Kleuren aanpassen

U kunt de tint, verzadiging en luminantie van uw geselecteerde kleurgebied aanpassen in het paneel [Six Color-Axes/Zes-kleurenassen] van het [Tool palette/Toolpalet].

  1. Selecteer het paneel [Six Color-Axes/Zes-kleurenassen].

    1. Een beeldstijlbestand laden ()
    2. Een beeldstijlbestand opslaan ()
    3. Selectieknoppen voor tintgebieden
    4. Kleurenwiel voor kleuraanpassingen
    5. Schuifregelaars voor kleuraanpassing ()

    Opmerking

    • Beeldkenmerken kunnen onverwacht anders zijn wanneer u aanpassingen maakt in het paneel [Six Color-Axes/Zes-kleurenassen] voordat u de tooncurve aanpast in het paneel [Basic/Basis]. De kleurkenmerken kunnen op hun beurt worden veranderd.
    • Het is raadzaam om aanpassingen in de volgende volgorde te maken.

      1. Aanpassen in het paneel [Basic/Basis]
      2. Aanpassen in het paneel [Six Color-Axes/Zes-kleurenassen]
      3. Aanpassen in het paneel [Specific Colors/Specifieke kleuren]
  2. Selecteer een kleurgebied om aan te passen.

▶ [HET MATERIAAL]
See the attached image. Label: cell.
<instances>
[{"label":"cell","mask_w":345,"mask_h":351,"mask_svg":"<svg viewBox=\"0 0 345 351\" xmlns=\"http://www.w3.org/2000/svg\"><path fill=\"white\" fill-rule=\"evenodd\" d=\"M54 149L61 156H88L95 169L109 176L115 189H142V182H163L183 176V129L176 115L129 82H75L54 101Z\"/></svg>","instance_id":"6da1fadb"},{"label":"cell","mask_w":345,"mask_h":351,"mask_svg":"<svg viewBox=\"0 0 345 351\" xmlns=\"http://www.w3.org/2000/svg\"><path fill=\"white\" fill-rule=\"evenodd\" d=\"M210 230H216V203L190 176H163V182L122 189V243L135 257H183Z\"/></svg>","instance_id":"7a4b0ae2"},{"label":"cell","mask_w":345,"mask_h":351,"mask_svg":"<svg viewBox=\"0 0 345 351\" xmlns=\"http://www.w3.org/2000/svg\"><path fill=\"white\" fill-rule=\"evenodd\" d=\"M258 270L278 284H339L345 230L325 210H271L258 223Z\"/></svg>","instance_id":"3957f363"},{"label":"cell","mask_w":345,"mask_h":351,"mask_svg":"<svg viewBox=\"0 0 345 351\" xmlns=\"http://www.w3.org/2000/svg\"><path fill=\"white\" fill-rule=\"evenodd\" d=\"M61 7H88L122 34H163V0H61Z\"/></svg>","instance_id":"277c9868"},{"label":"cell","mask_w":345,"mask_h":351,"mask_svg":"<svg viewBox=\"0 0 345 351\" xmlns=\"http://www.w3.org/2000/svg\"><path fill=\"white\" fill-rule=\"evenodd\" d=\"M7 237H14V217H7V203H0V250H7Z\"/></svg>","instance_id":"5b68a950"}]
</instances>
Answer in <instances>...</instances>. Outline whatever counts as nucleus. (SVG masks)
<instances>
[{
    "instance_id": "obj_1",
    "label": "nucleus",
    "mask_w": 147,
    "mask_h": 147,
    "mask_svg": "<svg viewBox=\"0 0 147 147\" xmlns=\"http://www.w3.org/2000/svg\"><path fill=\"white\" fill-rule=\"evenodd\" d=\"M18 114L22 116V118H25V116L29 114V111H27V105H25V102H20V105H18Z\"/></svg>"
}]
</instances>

▶ [OPDRACHT] Zet de tekst over het aanpassen van kleuren voort, te beginnen na de laatste zin.

▶ [UITWERKING]
    • Selecteer het kleurgebied dat u wilt aanpassen in het kleurenwiel. U kunt het kleurgebied ook selecteren door op een selectieknop voor tintgebied te klikken.
  3. Pas de boven- en ondergrens van de tint aan voor het geselecteerde gebied.

    • U kunt de boven- en ondergrens van de tint voor de geselecteerde gebieden aanpassen door de buitenste punten van de taartpunt open of dicht te slepen.
  4. Pas de tint, verzadiging en luminositeit aan.

    • Sleep de volgende schuifregelaars naar links of rechts om aanpassingen te maken. U kunt de waarden ook rechtstreeks invoeren.